• What this task involves: In the post about protein folding below, what happens to a protein once the random energies add up to enough to get it over one of the surrounding hills?
───── Text for analysis ─────
There are some pretty good FAQ at the Stanford website ... and I like https://en.wikipedia.org/wiki/Folding@home
The folding process depends on the forces of attraction/repulsion between atoms and probably would follow Newton's Laws at absolute zero, but proteins don't spend much of their life at absolute zero. At "reasonable" temperatures, atoms move somewhat randomly. (See https://en.wikipedia.org/wiki/Brownian_motion
). FAH takes both of those effects into account so that the mathematical results resemble the physical results.
There is a constant exchange between potential energy and kinetic energy as the protein seeks to settle from a high energy state to a minimum energy state. There are lots of bumps and hollows along that road and a protein spends a lot of time sort of stuck in an energy hole until the random energies all happen to add up to enough to get it over one of the surrounding hills, at which point it moves rapidly to the next energy hole. (Look carefully at the Markov state model image on the Wikipedia article and imagine you're looking down on a rough surface with those bumps and hollows are pointing up at you.) There are many paths from the unfolded state to the folded state, and along each path, the protein will spend some time in the colored states before following an arrow toward the folded state.
───── Given records ─────
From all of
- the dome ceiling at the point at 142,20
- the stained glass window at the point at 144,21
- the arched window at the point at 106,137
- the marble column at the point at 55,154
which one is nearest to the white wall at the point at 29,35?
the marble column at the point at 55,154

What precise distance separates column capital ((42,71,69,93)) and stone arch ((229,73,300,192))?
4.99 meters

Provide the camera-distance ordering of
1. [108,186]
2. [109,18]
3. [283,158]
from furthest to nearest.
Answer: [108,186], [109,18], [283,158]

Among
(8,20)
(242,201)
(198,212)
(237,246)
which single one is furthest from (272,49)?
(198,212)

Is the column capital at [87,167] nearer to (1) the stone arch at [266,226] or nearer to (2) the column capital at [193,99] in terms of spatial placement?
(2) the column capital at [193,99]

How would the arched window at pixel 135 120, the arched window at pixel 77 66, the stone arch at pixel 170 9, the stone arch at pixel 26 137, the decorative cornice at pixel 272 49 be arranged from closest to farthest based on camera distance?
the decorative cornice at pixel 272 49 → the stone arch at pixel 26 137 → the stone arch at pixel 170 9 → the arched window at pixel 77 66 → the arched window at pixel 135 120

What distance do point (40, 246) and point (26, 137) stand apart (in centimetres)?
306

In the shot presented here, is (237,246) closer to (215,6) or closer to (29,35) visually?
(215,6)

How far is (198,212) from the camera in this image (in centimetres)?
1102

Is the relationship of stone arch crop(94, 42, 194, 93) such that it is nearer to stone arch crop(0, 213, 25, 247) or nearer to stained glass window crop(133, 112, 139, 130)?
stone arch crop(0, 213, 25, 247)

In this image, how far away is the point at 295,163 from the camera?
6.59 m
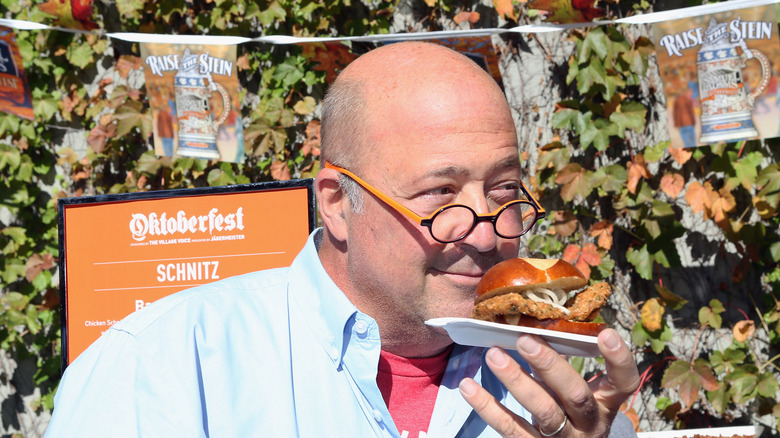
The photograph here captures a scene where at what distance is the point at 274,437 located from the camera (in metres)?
1.44

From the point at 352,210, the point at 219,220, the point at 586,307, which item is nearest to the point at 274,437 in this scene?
the point at 352,210

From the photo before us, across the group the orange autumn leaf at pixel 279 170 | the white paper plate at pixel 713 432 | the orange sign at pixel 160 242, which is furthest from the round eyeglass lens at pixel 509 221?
the orange autumn leaf at pixel 279 170

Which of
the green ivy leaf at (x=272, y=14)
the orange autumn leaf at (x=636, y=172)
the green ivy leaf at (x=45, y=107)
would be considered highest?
the green ivy leaf at (x=272, y=14)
─────
• Completed task: It moves rapidly to the next energy hole.